E o filme é, em grande parte, a presença enorme de Lindon, um actor de famílias bem a fazer de desempregado cinquentão Thierry que revê todo o seu estilo de vida por forma a seguir a tal lei do mercado.
Não é de obras primas que se fala quando se fala deste filme de Stéphane Brizé, mas do grande cinema de mensagem, sem bagagem de tragédia ou moralismo. Venceu justamente o prémio de melhor interpretação masculina bem como o prémio do júri ecuménico. Mesmo quase um ano depois, esta Lei do Mercado não perdeu a sua força.
“Gosto de interpretar pessoas comuns”
Encontrámos-nos com o actor francês em Janeiro passado na antecâmara dos Prémios do Cinema Europeu, em Berlim, para a nossa entrevista.
Jornal Tornado – Como viveu o momento em que venceu em Cannes o prémio de interpretação por “A Lei do Mercado”, sobre a realidade do desemprego em França?
Vincent Lindon – Foi o melhor dia da minha vida no cinema. Por muitas razões, não que tenha a ver com prémios, algo que eu não ligo nada, podemos ser bons actores sem ganhar prémios ou o contrário também. Como para mim foi o meu primeiro prémio torna-se ainda mais importante. Como um amigo meu costuma dizer: vencer o César, é como ganhar o campeonato de futebol francês; o Óscar é vencer o Mundial, mas um prémio em Cannes, é superior, como uma Liga dos Campeões. A verdade é que já pus a minha marca na História do Cinema.

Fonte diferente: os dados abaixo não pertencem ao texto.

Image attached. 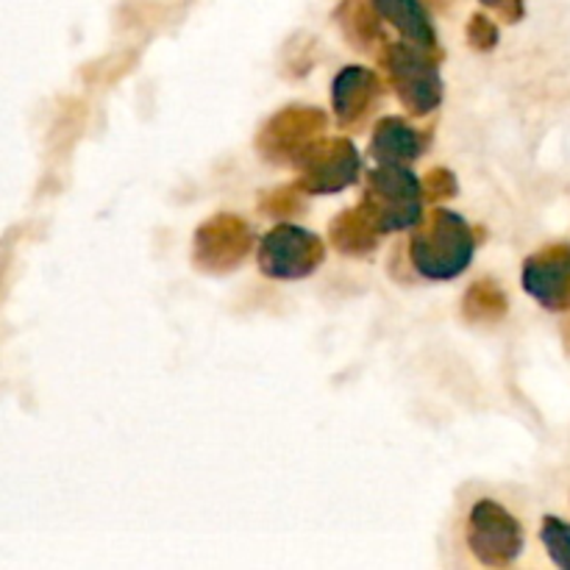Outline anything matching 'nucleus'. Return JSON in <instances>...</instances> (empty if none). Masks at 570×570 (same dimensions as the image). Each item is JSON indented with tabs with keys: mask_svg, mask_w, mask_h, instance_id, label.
Returning a JSON list of instances; mask_svg holds the SVG:
<instances>
[{
	"mask_svg": "<svg viewBox=\"0 0 570 570\" xmlns=\"http://www.w3.org/2000/svg\"><path fill=\"white\" fill-rule=\"evenodd\" d=\"M484 9L495 11L504 22H521L523 14H527V0H479Z\"/></svg>",
	"mask_w": 570,
	"mask_h": 570,
	"instance_id": "20",
	"label": "nucleus"
},
{
	"mask_svg": "<svg viewBox=\"0 0 570 570\" xmlns=\"http://www.w3.org/2000/svg\"><path fill=\"white\" fill-rule=\"evenodd\" d=\"M423 195H426V200H432V204L451 200L460 195V181H456V176L449 167H432V170L423 176Z\"/></svg>",
	"mask_w": 570,
	"mask_h": 570,
	"instance_id": "19",
	"label": "nucleus"
},
{
	"mask_svg": "<svg viewBox=\"0 0 570 570\" xmlns=\"http://www.w3.org/2000/svg\"><path fill=\"white\" fill-rule=\"evenodd\" d=\"M362 156L348 137L321 139L301 159L298 178L306 195H337L360 181Z\"/></svg>",
	"mask_w": 570,
	"mask_h": 570,
	"instance_id": "8",
	"label": "nucleus"
},
{
	"mask_svg": "<svg viewBox=\"0 0 570 570\" xmlns=\"http://www.w3.org/2000/svg\"><path fill=\"white\" fill-rule=\"evenodd\" d=\"M476 243V228L465 217L438 206L412 232L410 262L426 282H451L471 267Z\"/></svg>",
	"mask_w": 570,
	"mask_h": 570,
	"instance_id": "1",
	"label": "nucleus"
},
{
	"mask_svg": "<svg viewBox=\"0 0 570 570\" xmlns=\"http://www.w3.org/2000/svg\"><path fill=\"white\" fill-rule=\"evenodd\" d=\"M468 549L482 566L510 568L523 554V523L493 499H479L468 515Z\"/></svg>",
	"mask_w": 570,
	"mask_h": 570,
	"instance_id": "5",
	"label": "nucleus"
},
{
	"mask_svg": "<svg viewBox=\"0 0 570 570\" xmlns=\"http://www.w3.org/2000/svg\"><path fill=\"white\" fill-rule=\"evenodd\" d=\"M259 271L276 282H301L326 262V245L315 232L282 223L259 239Z\"/></svg>",
	"mask_w": 570,
	"mask_h": 570,
	"instance_id": "6",
	"label": "nucleus"
},
{
	"mask_svg": "<svg viewBox=\"0 0 570 570\" xmlns=\"http://www.w3.org/2000/svg\"><path fill=\"white\" fill-rule=\"evenodd\" d=\"M304 189L298 181L282 184V187L265 189L259 195V212L267 217H293L304 212Z\"/></svg>",
	"mask_w": 570,
	"mask_h": 570,
	"instance_id": "16",
	"label": "nucleus"
},
{
	"mask_svg": "<svg viewBox=\"0 0 570 570\" xmlns=\"http://www.w3.org/2000/svg\"><path fill=\"white\" fill-rule=\"evenodd\" d=\"M379 9V14L406 39V42H415L421 48L440 53L438 33H434L432 17H429L423 0H373Z\"/></svg>",
	"mask_w": 570,
	"mask_h": 570,
	"instance_id": "14",
	"label": "nucleus"
},
{
	"mask_svg": "<svg viewBox=\"0 0 570 570\" xmlns=\"http://www.w3.org/2000/svg\"><path fill=\"white\" fill-rule=\"evenodd\" d=\"M523 289L549 312L570 309V245L557 243L527 256L521 273Z\"/></svg>",
	"mask_w": 570,
	"mask_h": 570,
	"instance_id": "9",
	"label": "nucleus"
},
{
	"mask_svg": "<svg viewBox=\"0 0 570 570\" xmlns=\"http://www.w3.org/2000/svg\"><path fill=\"white\" fill-rule=\"evenodd\" d=\"M379 59H382L390 87L412 117H429L443 104L445 87L440 76L443 56L415 42H387Z\"/></svg>",
	"mask_w": 570,
	"mask_h": 570,
	"instance_id": "2",
	"label": "nucleus"
},
{
	"mask_svg": "<svg viewBox=\"0 0 570 570\" xmlns=\"http://www.w3.org/2000/svg\"><path fill=\"white\" fill-rule=\"evenodd\" d=\"M510 312V298L495 278H476L462 295V317L473 326H495Z\"/></svg>",
	"mask_w": 570,
	"mask_h": 570,
	"instance_id": "15",
	"label": "nucleus"
},
{
	"mask_svg": "<svg viewBox=\"0 0 570 570\" xmlns=\"http://www.w3.org/2000/svg\"><path fill=\"white\" fill-rule=\"evenodd\" d=\"M540 540H543L551 562L557 568L570 570V523L557 515H546L543 529H540Z\"/></svg>",
	"mask_w": 570,
	"mask_h": 570,
	"instance_id": "17",
	"label": "nucleus"
},
{
	"mask_svg": "<svg viewBox=\"0 0 570 570\" xmlns=\"http://www.w3.org/2000/svg\"><path fill=\"white\" fill-rule=\"evenodd\" d=\"M384 232L379 228L376 217L371 215L365 204H356L343 209L340 215H334V220L328 223V243L334 245V250L343 256H367L379 248Z\"/></svg>",
	"mask_w": 570,
	"mask_h": 570,
	"instance_id": "11",
	"label": "nucleus"
},
{
	"mask_svg": "<svg viewBox=\"0 0 570 570\" xmlns=\"http://www.w3.org/2000/svg\"><path fill=\"white\" fill-rule=\"evenodd\" d=\"M384 17L379 14L373 0H340L334 9V22L343 31L345 42L360 53H373L376 48H384Z\"/></svg>",
	"mask_w": 570,
	"mask_h": 570,
	"instance_id": "13",
	"label": "nucleus"
},
{
	"mask_svg": "<svg viewBox=\"0 0 570 570\" xmlns=\"http://www.w3.org/2000/svg\"><path fill=\"white\" fill-rule=\"evenodd\" d=\"M426 154V139L401 117H384L371 137V159L379 165H412Z\"/></svg>",
	"mask_w": 570,
	"mask_h": 570,
	"instance_id": "12",
	"label": "nucleus"
},
{
	"mask_svg": "<svg viewBox=\"0 0 570 570\" xmlns=\"http://www.w3.org/2000/svg\"><path fill=\"white\" fill-rule=\"evenodd\" d=\"M465 33H468V45H471L476 53H490V50L499 48V39H501L499 26H495L484 11H476V14L468 20Z\"/></svg>",
	"mask_w": 570,
	"mask_h": 570,
	"instance_id": "18",
	"label": "nucleus"
},
{
	"mask_svg": "<svg viewBox=\"0 0 570 570\" xmlns=\"http://www.w3.org/2000/svg\"><path fill=\"white\" fill-rule=\"evenodd\" d=\"M328 126L326 111L317 106H284L262 122L254 145L262 161L276 167H298L301 159L323 139Z\"/></svg>",
	"mask_w": 570,
	"mask_h": 570,
	"instance_id": "4",
	"label": "nucleus"
},
{
	"mask_svg": "<svg viewBox=\"0 0 570 570\" xmlns=\"http://www.w3.org/2000/svg\"><path fill=\"white\" fill-rule=\"evenodd\" d=\"M423 181L410 165H379L367 173L362 204L384 234L412 232L423 220Z\"/></svg>",
	"mask_w": 570,
	"mask_h": 570,
	"instance_id": "3",
	"label": "nucleus"
},
{
	"mask_svg": "<svg viewBox=\"0 0 570 570\" xmlns=\"http://www.w3.org/2000/svg\"><path fill=\"white\" fill-rule=\"evenodd\" d=\"M254 248V232L239 215H212L195 228L193 265L209 276H228L248 259Z\"/></svg>",
	"mask_w": 570,
	"mask_h": 570,
	"instance_id": "7",
	"label": "nucleus"
},
{
	"mask_svg": "<svg viewBox=\"0 0 570 570\" xmlns=\"http://www.w3.org/2000/svg\"><path fill=\"white\" fill-rule=\"evenodd\" d=\"M384 95L382 78L373 70L360 65H348L334 76L332 81V106L334 117L343 128L360 131L371 111Z\"/></svg>",
	"mask_w": 570,
	"mask_h": 570,
	"instance_id": "10",
	"label": "nucleus"
},
{
	"mask_svg": "<svg viewBox=\"0 0 570 570\" xmlns=\"http://www.w3.org/2000/svg\"><path fill=\"white\" fill-rule=\"evenodd\" d=\"M429 3H440V0H429Z\"/></svg>",
	"mask_w": 570,
	"mask_h": 570,
	"instance_id": "21",
	"label": "nucleus"
}]
</instances>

Ainda por cima por um filme que fala da vida, do homem comum, um filme tão actual hoje em dia, sobre o tema do desemprego. Isso para si tem ainda mais importância?

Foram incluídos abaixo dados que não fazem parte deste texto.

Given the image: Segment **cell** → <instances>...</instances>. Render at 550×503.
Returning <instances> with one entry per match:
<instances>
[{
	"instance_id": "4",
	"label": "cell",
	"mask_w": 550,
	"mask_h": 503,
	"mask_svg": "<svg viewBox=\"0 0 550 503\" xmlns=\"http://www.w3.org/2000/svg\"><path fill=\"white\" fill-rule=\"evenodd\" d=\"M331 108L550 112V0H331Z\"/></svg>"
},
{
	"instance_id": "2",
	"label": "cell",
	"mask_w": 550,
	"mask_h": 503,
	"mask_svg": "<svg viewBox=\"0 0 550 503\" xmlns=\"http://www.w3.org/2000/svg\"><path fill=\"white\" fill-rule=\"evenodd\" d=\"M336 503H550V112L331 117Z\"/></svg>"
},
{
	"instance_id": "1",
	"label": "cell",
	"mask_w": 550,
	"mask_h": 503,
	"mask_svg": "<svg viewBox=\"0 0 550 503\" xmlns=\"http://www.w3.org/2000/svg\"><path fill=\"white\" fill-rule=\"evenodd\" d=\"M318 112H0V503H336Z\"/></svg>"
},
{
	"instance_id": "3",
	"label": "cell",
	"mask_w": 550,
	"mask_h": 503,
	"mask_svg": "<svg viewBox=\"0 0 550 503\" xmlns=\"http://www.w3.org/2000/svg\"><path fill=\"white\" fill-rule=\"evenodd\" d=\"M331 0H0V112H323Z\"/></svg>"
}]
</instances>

Por isso, não e só o prémio que é importante. Até porque é um tema que me é muito próximo. Por isso, é um prémio que reflecte todas essas pessoas – e são demasiados milhões em toda a Europa – que não têm trabalho. Eu senti isso quando percebo a reacção de outras pessoas, porque sentem que sou um deles.

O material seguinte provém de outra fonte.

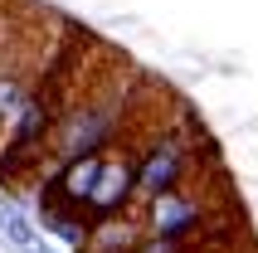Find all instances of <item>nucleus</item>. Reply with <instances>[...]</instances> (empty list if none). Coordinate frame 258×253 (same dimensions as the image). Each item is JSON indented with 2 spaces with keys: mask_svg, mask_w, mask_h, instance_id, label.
<instances>
[{
  "mask_svg": "<svg viewBox=\"0 0 258 253\" xmlns=\"http://www.w3.org/2000/svg\"><path fill=\"white\" fill-rule=\"evenodd\" d=\"M210 224H215V210H210L205 195H195L190 185L161 190V195H151V205H146V234H161V239L195 243Z\"/></svg>",
  "mask_w": 258,
  "mask_h": 253,
  "instance_id": "1",
  "label": "nucleus"
},
{
  "mask_svg": "<svg viewBox=\"0 0 258 253\" xmlns=\"http://www.w3.org/2000/svg\"><path fill=\"white\" fill-rule=\"evenodd\" d=\"M132 195H137V161L132 156H102V170H98V185H93V195L83 205V224H107L117 214H127Z\"/></svg>",
  "mask_w": 258,
  "mask_h": 253,
  "instance_id": "2",
  "label": "nucleus"
},
{
  "mask_svg": "<svg viewBox=\"0 0 258 253\" xmlns=\"http://www.w3.org/2000/svg\"><path fill=\"white\" fill-rule=\"evenodd\" d=\"M185 175H190V146L180 137H171V132L156 137L142 156H137V190H142L146 200L161 195V190L185 185Z\"/></svg>",
  "mask_w": 258,
  "mask_h": 253,
  "instance_id": "3",
  "label": "nucleus"
}]
</instances>
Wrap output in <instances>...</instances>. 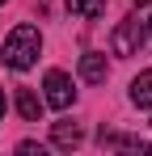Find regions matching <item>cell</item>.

É interessante, porque neste papel como também em “Diário de Uma criada de Quarto”, e mesmo em outros papéis, percebe-se que você tem um rosto e uma postura que são credíveis neste tipo de papel.
Sim, sem dúvida, é isso mesmo que eu sinto.
Isso significa que o seu próximo filme “Les Chevaliers Blancs”, do Joachim Lafosse, no papel de um agente humanitário, representa uma outra dimensão disto que temos estado a falar?
Sim, mas é mais complicado, porque é a história de um homem que foi para o Chad, no Darfour, com a sua namorada na tentativa de trazer uma centena de crianças para adopção em França, achando que está a fazer o melhor e que os está a salvar. Só que ele é uma pessoa que está contaminada com um vírus de narcisismo. Está contagiado com a ideia dele próprio.
A sua personagem vive um período traumático, mas vemos também o estranho crescimento da extrema direita. Como encara esse fenómeno político que começa a ter uma relevância significativa em França e não só?
A questão é que eu não quero que ninguém da extrema direita possa falar mais do que um segundo que seja. O que não suporto é que se fale deles próprios.
O melhor será ignorá-los…
É por isso que não quero falar sobre eles um segundo que seja. É essa a minha resposta. Porque os odeio tanto que não quero usar mais do que um segundo que seja a encará-los.
Apesar de sentir empatia pelos desempregados, a verdade é que o Vincent vem de uma família muito respeitada em França: o seu avô foi Primeiro Ministro e teve vários membros da sua família com cargos de muito relevo. Sentiu algum constrangimento ao interpretar essa personagem?
Porque haveria de sentir? É claro que muita gente me pergunta como posso interpretar o homem comum quando pertenço à aristocracia e burguesia? Mas o que me leva justamente ao cinema é o gosto de interpretar pessoas comuns.